WORK ITEM A >> Transcribe the part of the DataDreamer walkthrough starting with "Install the required" and going on through "download all models)".
WORK ITEM B >> According to the DataDreamer walkthrough, what is the default value of the `--prompts_number` parameter?

SELECTED EXTRACT >>
|---|
Install the required dependencies.

In [None]:
!pip install datadreamer

## 🗃️ Generate a dataset with your own classes (might take some time to download all models)

Make sure you are using the GPU runtime type (in Google Colab).

~8 min to generate 100 images

~2 min to annotate them

In [None]:
!datadreamer --save_dir generated_dataset \
             --class_names robot tractor horse car person bear \
             --prompts_number 100 \
             --disable_lm_filter \
             --prompt_generator simple \
             --num_objects_range 2 3 \
             --image_generator sdxl-turbo \
             --use_tta \
             --image_annotator owlv2 \
             --conf_threshold 0.15 \
             --vis_anns \
             --seed 42

### Parameters
- `--save_dir` (required): Path to the directory for saving generated images and annotations.
- `--class_names` (required): Space-separated list of object names for image generation and annotation. Example: `person moon robot`.
- `--prompts_number` (optional): Number of prompts to generate for each object. Defaults to `10`.
- `--annotate_only` (optional): Only annotate the images without generating new ones, prompt and image generator will be skipped. Defaults to `False`.
- `--task`: Choose between `detection`, `classification` and `instance-segmentation`. Default is `detection`.
- `--dataset_format`: Format of the dataset. Defaults to `raw`. Supported values: `raw`, `yolo`, `coco`, `voc`, `luxonis-dataset`, `cls-single`.
- `--split_ratios`: Split ratios for train, validation, and test sets. Defaults to `[0.8, 0.1, 0.1]`.
|---|
DATA LISTING >>

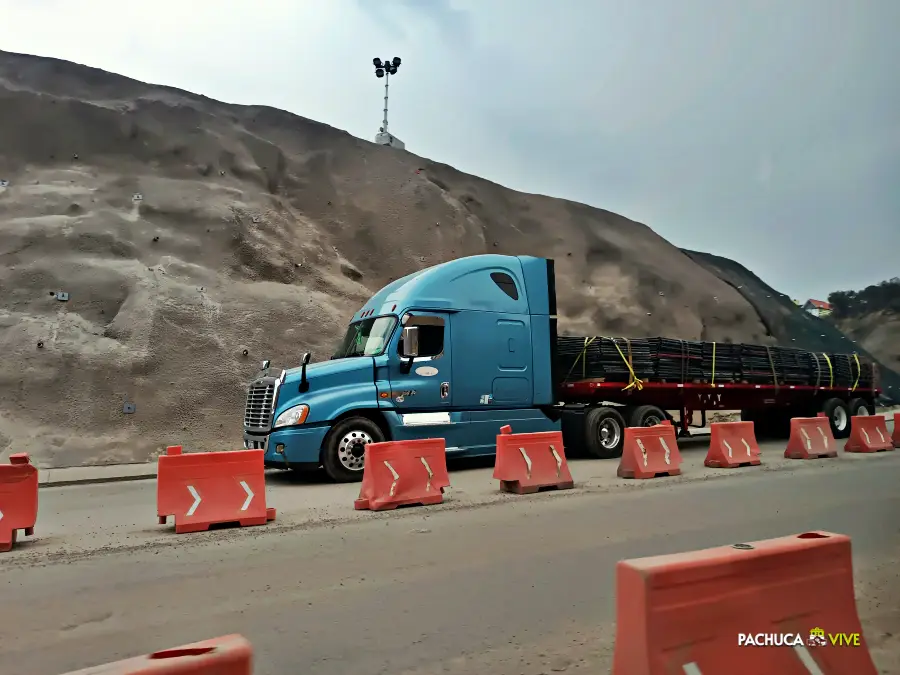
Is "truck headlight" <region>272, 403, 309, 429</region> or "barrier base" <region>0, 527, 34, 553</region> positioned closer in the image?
"barrier base" <region>0, 527, 34, 553</region>

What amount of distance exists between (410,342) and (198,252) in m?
16.4

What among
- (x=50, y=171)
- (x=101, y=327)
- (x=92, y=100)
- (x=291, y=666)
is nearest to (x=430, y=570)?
(x=291, y=666)

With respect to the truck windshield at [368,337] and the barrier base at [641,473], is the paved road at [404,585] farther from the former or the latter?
the truck windshield at [368,337]

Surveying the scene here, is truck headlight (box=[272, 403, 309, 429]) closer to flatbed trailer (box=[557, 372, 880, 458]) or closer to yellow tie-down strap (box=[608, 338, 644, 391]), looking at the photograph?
flatbed trailer (box=[557, 372, 880, 458])

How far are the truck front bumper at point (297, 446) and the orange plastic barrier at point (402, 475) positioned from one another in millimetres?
2522

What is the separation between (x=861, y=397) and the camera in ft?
66.1

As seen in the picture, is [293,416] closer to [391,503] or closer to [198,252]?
[391,503]

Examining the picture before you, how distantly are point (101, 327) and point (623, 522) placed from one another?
739 inches

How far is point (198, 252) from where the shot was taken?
25.4m

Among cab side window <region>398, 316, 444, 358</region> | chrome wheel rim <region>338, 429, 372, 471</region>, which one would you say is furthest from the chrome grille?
cab side window <region>398, 316, 444, 358</region>

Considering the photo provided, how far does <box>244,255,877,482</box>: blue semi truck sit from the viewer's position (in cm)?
1127

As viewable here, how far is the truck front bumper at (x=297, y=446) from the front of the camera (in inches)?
432

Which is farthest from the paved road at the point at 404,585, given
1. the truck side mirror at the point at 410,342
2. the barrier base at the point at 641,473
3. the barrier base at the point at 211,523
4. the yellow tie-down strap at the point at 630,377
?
the yellow tie-down strap at the point at 630,377

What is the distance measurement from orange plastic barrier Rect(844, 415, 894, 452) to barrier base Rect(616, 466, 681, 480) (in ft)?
21.1
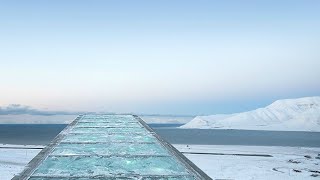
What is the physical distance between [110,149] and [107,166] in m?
1.38

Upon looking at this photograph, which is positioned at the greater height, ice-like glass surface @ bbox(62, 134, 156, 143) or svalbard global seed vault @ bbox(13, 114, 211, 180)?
ice-like glass surface @ bbox(62, 134, 156, 143)

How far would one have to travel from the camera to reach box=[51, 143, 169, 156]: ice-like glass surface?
245 inches

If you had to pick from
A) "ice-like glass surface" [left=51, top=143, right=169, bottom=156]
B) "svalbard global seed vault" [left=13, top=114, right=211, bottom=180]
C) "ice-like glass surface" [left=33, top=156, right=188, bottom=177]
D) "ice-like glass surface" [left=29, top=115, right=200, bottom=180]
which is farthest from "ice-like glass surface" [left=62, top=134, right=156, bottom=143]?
"ice-like glass surface" [left=33, top=156, right=188, bottom=177]

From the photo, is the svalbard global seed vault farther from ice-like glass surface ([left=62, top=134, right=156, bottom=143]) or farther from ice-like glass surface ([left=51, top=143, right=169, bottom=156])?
ice-like glass surface ([left=62, top=134, right=156, bottom=143])

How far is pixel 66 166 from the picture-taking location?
16.8ft

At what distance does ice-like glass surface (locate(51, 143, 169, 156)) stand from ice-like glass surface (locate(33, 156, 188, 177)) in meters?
0.42

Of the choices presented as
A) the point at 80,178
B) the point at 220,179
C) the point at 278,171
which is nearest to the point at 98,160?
the point at 80,178

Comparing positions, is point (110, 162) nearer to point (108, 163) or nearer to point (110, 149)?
point (108, 163)

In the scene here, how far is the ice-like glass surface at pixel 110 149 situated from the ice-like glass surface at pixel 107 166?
42 cm

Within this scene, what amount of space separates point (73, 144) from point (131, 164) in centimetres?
242

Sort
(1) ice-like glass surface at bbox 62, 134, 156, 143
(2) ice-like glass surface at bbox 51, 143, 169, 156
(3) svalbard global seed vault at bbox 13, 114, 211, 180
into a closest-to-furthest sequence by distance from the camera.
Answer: (3) svalbard global seed vault at bbox 13, 114, 211, 180, (2) ice-like glass surface at bbox 51, 143, 169, 156, (1) ice-like glass surface at bbox 62, 134, 156, 143

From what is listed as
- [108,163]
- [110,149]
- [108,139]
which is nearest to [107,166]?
[108,163]

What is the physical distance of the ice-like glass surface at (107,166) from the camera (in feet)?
15.9

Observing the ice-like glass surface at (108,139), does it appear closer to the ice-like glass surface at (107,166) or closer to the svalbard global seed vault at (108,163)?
the svalbard global seed vault at (108,163)
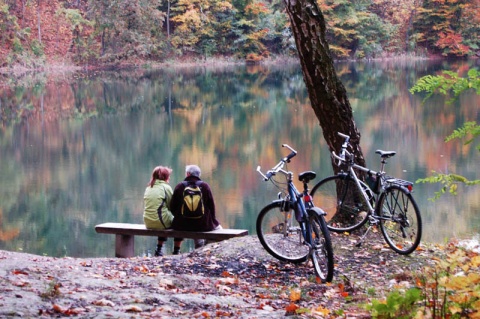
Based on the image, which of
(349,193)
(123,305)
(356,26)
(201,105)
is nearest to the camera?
(123,305)

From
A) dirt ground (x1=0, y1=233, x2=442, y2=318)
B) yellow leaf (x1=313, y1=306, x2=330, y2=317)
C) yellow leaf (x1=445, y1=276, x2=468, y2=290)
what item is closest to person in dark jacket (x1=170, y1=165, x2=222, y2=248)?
dirt ground (x1=0, y1=233, x2=442, y2=318)

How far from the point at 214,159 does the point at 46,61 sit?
25.4m

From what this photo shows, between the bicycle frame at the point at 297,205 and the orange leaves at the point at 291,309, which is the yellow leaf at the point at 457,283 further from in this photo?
the bicycle frame at the point at 297,205

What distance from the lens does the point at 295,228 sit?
19.8 feet

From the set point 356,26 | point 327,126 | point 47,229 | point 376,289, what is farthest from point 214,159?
point 356,26

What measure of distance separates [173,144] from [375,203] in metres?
15.3

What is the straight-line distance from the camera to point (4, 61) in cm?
3900

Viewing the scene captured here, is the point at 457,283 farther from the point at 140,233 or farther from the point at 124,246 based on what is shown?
the point at 124,246

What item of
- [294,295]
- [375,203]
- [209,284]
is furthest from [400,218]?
[209,284]

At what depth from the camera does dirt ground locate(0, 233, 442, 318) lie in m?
4.26

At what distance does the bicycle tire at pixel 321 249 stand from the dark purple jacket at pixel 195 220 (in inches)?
83.9

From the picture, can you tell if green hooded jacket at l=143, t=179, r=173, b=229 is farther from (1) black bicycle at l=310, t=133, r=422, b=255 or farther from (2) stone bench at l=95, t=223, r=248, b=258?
(1) black bicycle at l=310, t=133, r=422, b=255

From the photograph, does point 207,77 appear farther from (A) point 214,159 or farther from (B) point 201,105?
(A) point 214,159

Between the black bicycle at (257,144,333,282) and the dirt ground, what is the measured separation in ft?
0.37
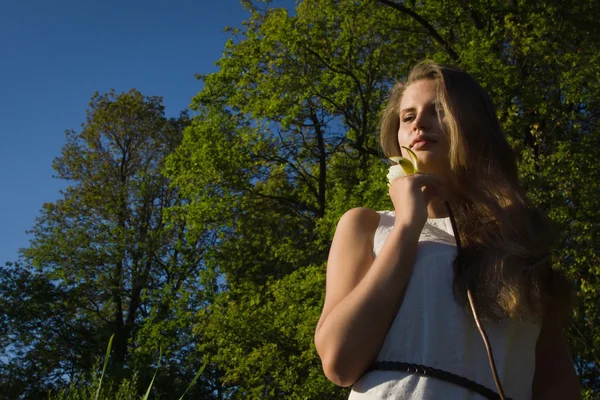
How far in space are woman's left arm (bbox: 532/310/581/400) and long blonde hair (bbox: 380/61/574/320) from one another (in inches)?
2.1

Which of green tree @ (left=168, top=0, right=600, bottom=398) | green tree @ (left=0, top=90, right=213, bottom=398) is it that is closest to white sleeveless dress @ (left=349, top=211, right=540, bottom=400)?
green tree @ (left=168, top=0, right=600, bottom=398)

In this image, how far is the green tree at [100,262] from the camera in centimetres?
2114

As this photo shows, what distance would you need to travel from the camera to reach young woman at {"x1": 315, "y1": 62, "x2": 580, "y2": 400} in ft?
4.74

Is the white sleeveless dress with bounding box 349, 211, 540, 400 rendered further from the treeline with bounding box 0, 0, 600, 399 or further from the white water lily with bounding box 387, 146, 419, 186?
the treeline with bounding box 0, 0, 600, 399

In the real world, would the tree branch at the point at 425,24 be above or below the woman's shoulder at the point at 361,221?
above

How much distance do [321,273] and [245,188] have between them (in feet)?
|---|
TASK RESPONSE A >>
Install the required dependencies.

In [None]:
!pip install datadreamer

## 🗃️ Generate a dataset with your own classes (might take some time to download all models)

TASK RESPONSE B >> The default value is `10`.